What's the best personal ML setup these days?

Question

I think I'm looking to do some fine-tuning on SDXL, Llama, Mixtral, as well as play with some different RAG ideas and setups.Should I get a 4090, or use a cloud host? Which one? Will my 4x2080tis still be useful?

azeirah · Accepted Answer

Check out https://reddit.com/r/LocalLLama for better discussion on this topic.
General rules of thumb
* VRAM is king
* Newer GPUs are better than older GPUs
* Nvidia has better software support than AMD
* Cloud is probably cheaper than buying your own hardware, only buy your own hardware if you want to tinker a LOT or care about privacy/other reasons.
* The best affordable hardware are Apple M-series processors, system RAM === VRAM due to their integrated architecture. Memory bandwidth is really high.

> **Dataset extract**:
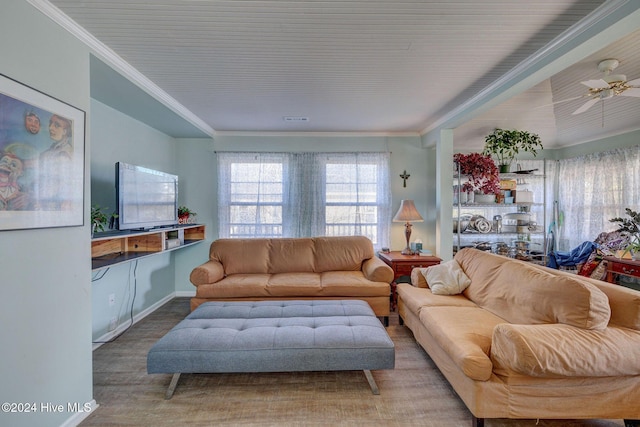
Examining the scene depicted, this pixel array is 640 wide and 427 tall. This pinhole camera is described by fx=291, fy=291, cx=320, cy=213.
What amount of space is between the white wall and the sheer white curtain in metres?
6.20

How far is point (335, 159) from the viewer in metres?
4.27

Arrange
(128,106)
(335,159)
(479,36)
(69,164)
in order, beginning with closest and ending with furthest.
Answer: (69,164) < (479,36) < (128,106) < (335,159)

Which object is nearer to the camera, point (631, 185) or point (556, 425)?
point (556, 425)

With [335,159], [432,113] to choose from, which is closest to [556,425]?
[432,113]

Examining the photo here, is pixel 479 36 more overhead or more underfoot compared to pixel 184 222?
more overhead

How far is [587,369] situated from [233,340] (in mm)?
2011

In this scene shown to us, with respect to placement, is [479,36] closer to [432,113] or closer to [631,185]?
[432,113]

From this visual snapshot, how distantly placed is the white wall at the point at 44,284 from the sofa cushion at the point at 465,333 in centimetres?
225

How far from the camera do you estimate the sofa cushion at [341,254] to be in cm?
369

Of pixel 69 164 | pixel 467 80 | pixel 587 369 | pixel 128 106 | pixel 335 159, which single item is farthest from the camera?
pixel 335 159

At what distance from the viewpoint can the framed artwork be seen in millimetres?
1346

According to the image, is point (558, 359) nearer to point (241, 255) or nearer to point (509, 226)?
point (241, 255)

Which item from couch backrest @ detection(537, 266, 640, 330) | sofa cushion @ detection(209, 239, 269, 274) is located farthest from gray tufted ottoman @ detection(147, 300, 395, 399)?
sofa cushion @ detection(209, 239, 269, 274)

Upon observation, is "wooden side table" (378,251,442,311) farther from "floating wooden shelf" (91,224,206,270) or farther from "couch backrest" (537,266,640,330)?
"floating wooden shelf" (91,224,206,270)
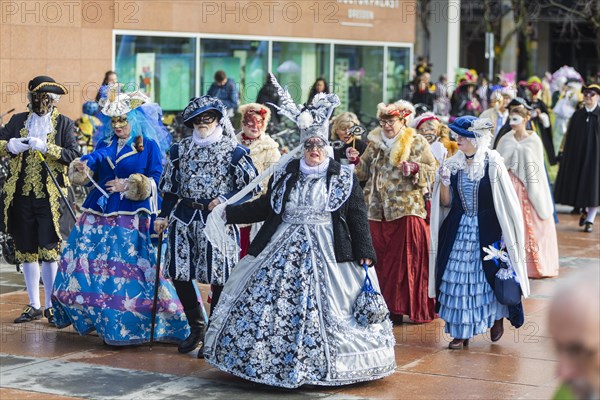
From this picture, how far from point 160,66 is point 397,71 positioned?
6880 millimetres

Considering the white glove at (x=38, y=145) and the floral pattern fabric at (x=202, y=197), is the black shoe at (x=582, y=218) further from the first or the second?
the white glove at (x=38, y=145)

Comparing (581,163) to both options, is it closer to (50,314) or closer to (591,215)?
(591,215)

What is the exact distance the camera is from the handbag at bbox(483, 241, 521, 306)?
7988mm

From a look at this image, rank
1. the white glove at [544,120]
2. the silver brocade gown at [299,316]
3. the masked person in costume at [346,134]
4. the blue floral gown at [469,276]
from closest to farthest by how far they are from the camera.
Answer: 1. the silver brocade gown at [299,316]
2. the blue floral gown at [469,276]
3. the masked person in costume at [346,134]
4. the white glove at [544,120]

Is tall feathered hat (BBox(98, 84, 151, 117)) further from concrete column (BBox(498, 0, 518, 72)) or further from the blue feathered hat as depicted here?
concrete column (BBox(498, 0, 518, 72))

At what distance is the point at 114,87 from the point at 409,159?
2.31m

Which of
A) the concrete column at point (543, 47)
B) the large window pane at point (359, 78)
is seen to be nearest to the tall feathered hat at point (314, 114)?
the large window pane at point (359, 78)

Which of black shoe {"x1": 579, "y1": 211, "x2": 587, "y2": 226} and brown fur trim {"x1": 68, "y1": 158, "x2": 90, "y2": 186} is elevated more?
brown fur trim {"x1": 68, "y1": 158, "x2": 90, "y2": 186}

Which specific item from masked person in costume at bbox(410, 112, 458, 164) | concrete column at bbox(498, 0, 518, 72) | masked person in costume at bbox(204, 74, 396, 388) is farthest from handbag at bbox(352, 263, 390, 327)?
concrete column at bbox(498, 0, 518, 72)

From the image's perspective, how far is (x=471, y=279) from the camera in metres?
8.11

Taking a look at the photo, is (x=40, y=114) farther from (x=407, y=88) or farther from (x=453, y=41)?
(x=453, y=41)

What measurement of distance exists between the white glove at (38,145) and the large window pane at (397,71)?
15522 millimetres

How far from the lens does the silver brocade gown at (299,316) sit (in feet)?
22.3

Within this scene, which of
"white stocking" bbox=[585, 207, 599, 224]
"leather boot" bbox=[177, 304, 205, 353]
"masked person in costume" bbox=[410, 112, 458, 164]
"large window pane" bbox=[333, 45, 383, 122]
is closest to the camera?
"leather boot" bbox=[177, 304, 205, 353]
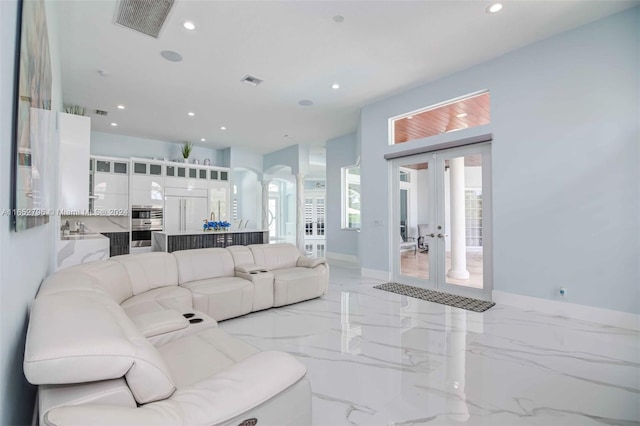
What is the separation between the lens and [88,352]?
92cm

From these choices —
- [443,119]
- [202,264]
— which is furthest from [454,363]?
[443,119]

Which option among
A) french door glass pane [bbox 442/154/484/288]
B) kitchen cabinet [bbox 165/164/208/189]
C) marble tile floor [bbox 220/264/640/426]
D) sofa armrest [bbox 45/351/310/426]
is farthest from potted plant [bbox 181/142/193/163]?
sofa armrest [bbox 45/351/310/426]

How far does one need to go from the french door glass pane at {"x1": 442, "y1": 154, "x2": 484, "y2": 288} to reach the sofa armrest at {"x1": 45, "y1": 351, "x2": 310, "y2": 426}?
3.88 meters

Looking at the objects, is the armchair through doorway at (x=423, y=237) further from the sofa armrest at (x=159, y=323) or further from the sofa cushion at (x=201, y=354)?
the sofa armrest at (x=159, y=323)

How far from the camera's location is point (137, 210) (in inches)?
276

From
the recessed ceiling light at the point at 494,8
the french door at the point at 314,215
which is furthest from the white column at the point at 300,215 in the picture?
the recessed ceiling light at the point at 494,8

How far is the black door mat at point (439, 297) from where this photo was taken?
3817 mm

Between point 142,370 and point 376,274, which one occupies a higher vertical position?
point 142,370

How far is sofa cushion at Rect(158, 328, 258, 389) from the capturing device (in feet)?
4.95

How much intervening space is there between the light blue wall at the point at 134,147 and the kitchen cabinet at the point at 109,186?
77 centimetres

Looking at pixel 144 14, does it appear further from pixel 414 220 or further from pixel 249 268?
pixel 414 220

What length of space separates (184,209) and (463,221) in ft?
21.9

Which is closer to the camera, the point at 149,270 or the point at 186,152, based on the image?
the point at 149,270

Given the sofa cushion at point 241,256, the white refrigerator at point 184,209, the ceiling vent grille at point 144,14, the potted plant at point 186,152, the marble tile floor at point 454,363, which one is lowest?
the marble tile floor at point 454,363
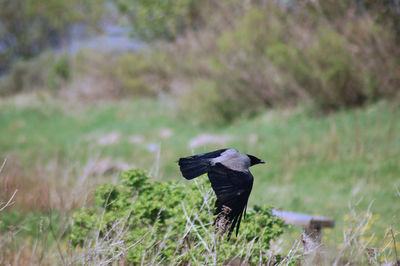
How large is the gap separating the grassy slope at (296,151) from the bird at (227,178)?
113 centimetres

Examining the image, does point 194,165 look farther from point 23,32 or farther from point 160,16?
point 23,32

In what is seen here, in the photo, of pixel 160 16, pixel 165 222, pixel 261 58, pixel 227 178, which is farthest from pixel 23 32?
pixel 227 178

> **Exercise task A**:
Extract the full ML setup thread above, word for word.
> **Exercise task B**:
Convert the records from the line containing "Looking at pixel" through the end of the records, both ends included, into a two-column CSV with columns input and output. Give one row per record, with its text and its answer each in a single quoted field and line breaks replaced by spaces, and leave out the pictures.

> **Output A**:
What's the best personal ML setup these days?

Question

I think I'm looking to do some fine-tuning on SDXL, Llama, Mixtral, as well as play with some different RAG ideas and setups.Should I get a 4090, or use a cloud host? Which one? Will my 4x2080tis still be useful?

azeirah · Accepted Answer

Check out https://reddit.com/r/LocalLLama for better discussion on this topic.
General rules of thumb
* VRAM is king
* Newer GPUs are better than older GPUs
* Nvidia has better software support than AMD
* Cloud is probably cheaper than buying your own hardware, only buy your own hardware if you want to tinker a LOT or care about privacy/other reasons.
* The best affordable hardware are Apple M-series processors, system RAM === VRAM due to their integrated architecture. Memory bandwidth is really high.

> **Output B**:
input,output
"Looking at pixel 144 14, does it appear further from pixel 414 220 or further from pixel 249 268?","pixel 414 220"
"What length of space separates (184,209) and (463,221) in ft?","21.9"
"Which is closer to the camera, the point at 149,270 or the point at 186,152, based on the image?","the point at 149,270"
"Given the sofa cushion at point 241,256, the white refrigerator at point 184,209, the ceiling vent grille at point 144,14, the potted plant at point 186,152, the marble tile floor at point 454,363, which one is lowest?","the marble tile floor at point 454,363"
"How large is the gap separating the grassy slope at (296,151) from the bird at (227,178)?","113 centimetres"
"Examining the image, does point 194,165 look farther from point 23,32 or farther from point 160,16?","point 23,32"
"In what is seen here, in the photo, of pixel 160 16, pixel 165 222, pixel 261 58, pixel 227 178, which is farthest from pixel 23 32?","pixel 227 178"